The CAC met last on January 12 and worked on one of the session’s objectives. Members revised, added to, edited, and in some cases, tentatively agreed to specific items related to the Madison River recreation management plan, according to the session summary. Those tentative agreements included important items in the “Desired Condition” for the Madison River, General Recommendations, and River above Hebgen Dam (Park to Hebgen Lake).
The Lyons Bridge to Ennis Lake stretch saw a large amount of revisions and additions in the draft plan. Way said this is because this stretch sees a large amount of use.
Initial ideas and thoughts about the least to most restrictive management actions include requiring all floating users to register and display the registration on their craft for the busy Lyons Bridge to Ennis Lake stretch with no limit on numbers. The CAC hopes to identify and evaluate additional access sites at Lyons and Ruby that would relieve float pressure but also protect the wade angler. The same is set for the Storey Ditch and McAtee sites. Seasonal openings and closures was a discussed topic as well.
Committee members were tasked with thinking about how and where their work on the Lyons Bridge to Ennis section and the River above Hebgen Dam section might be useful with other River sections.
“That stretch does get a lot of use. It sees the majority of fishing use of the entire river,” Way said. “None of it is set in stone at this point,” he added about the plan, “They are ideas we are working through.”
A CAC member suggested that the least restrictive to most restrictive management actions concept might be more easily understood and developed if the CAC thinks in terms of mild impacts to users and then move to varying levels of redistribution, and finally varying levels of restricting users.
The ongoing impact of the dam renovation was again addressed, particularly related to how those impacts might affect thresholds and what return to normal might mean when the work is completed.

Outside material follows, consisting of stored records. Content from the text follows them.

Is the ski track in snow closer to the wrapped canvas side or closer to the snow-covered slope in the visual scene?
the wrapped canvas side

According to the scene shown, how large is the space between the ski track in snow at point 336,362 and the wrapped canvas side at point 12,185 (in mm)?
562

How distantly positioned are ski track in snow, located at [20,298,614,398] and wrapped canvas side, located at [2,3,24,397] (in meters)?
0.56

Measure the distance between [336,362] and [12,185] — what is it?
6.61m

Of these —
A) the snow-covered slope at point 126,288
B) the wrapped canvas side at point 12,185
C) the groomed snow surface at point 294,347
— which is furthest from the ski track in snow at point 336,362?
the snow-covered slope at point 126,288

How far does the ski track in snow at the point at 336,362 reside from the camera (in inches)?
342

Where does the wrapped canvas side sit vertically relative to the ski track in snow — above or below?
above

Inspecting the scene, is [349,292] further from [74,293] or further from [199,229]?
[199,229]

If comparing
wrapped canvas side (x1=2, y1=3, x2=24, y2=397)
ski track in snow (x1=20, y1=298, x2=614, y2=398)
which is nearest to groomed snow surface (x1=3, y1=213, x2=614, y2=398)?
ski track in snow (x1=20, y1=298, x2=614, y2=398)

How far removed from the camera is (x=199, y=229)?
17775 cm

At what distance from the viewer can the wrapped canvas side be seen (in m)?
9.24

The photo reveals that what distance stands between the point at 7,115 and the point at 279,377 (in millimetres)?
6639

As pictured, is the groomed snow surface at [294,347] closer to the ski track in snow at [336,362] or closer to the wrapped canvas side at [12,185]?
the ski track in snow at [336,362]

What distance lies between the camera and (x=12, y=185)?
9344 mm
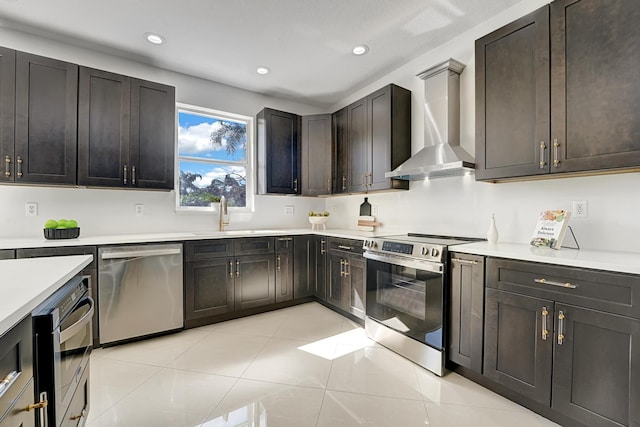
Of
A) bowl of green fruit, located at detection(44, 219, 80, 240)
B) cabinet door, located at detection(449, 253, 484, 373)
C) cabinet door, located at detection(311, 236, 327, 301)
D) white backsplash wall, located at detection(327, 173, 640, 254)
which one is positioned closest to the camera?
white backsplash wall, located at detection(327, 173, 640, 254)

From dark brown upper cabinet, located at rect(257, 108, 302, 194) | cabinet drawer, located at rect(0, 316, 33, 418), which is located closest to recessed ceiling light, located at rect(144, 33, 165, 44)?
dark brown upper cabinet, located at rect(257, 108, 302, 194)

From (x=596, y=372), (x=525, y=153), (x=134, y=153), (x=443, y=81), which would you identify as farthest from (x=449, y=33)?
(x=134, y=153)

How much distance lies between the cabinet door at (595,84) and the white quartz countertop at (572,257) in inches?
20.6

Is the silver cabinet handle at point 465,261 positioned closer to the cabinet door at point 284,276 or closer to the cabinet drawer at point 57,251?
the cabinet door at point 284,276

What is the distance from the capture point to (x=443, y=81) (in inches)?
104

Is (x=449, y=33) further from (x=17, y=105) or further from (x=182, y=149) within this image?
(x=17, y=105)

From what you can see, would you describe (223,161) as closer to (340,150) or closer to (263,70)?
(263,70)

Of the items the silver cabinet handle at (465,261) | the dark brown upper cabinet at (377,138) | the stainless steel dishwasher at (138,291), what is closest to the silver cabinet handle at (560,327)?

The likely effects on crowding at possible access and distribution points and the possible impacts on current interests and users were listed for consideration in thinking about adding access sites in particular stretches. Impacts on other resources, the solution possibly contributing to exceeding a threshold in another section of the River, and other unintended consequences were also discussed.
Session objectives for Sunday’s (Feb. 10) meeting are adding pertinent data, trapline and public sentiments to the conversation related to Madison River recreation management, moving toward completion of draft recommendations for recreation management on the Madison River with concentration particularly on the notion of thresholds and applying them to various stretches of the River, and planning for the March 3 CAC meeting at FWP headquarters in Bozeman. Sunday’s meeting runs from 10 a.m. to 4 p.m.
After some discussion, the CAC agreed that a single location, limited public meeting would not adequately reflect public response to their recommendations and decided they would continue to seek public comment at each Committee meeting, make sure they are seeking input from their traplines, and put their progress and product on the FWP website where many more people able to get the information.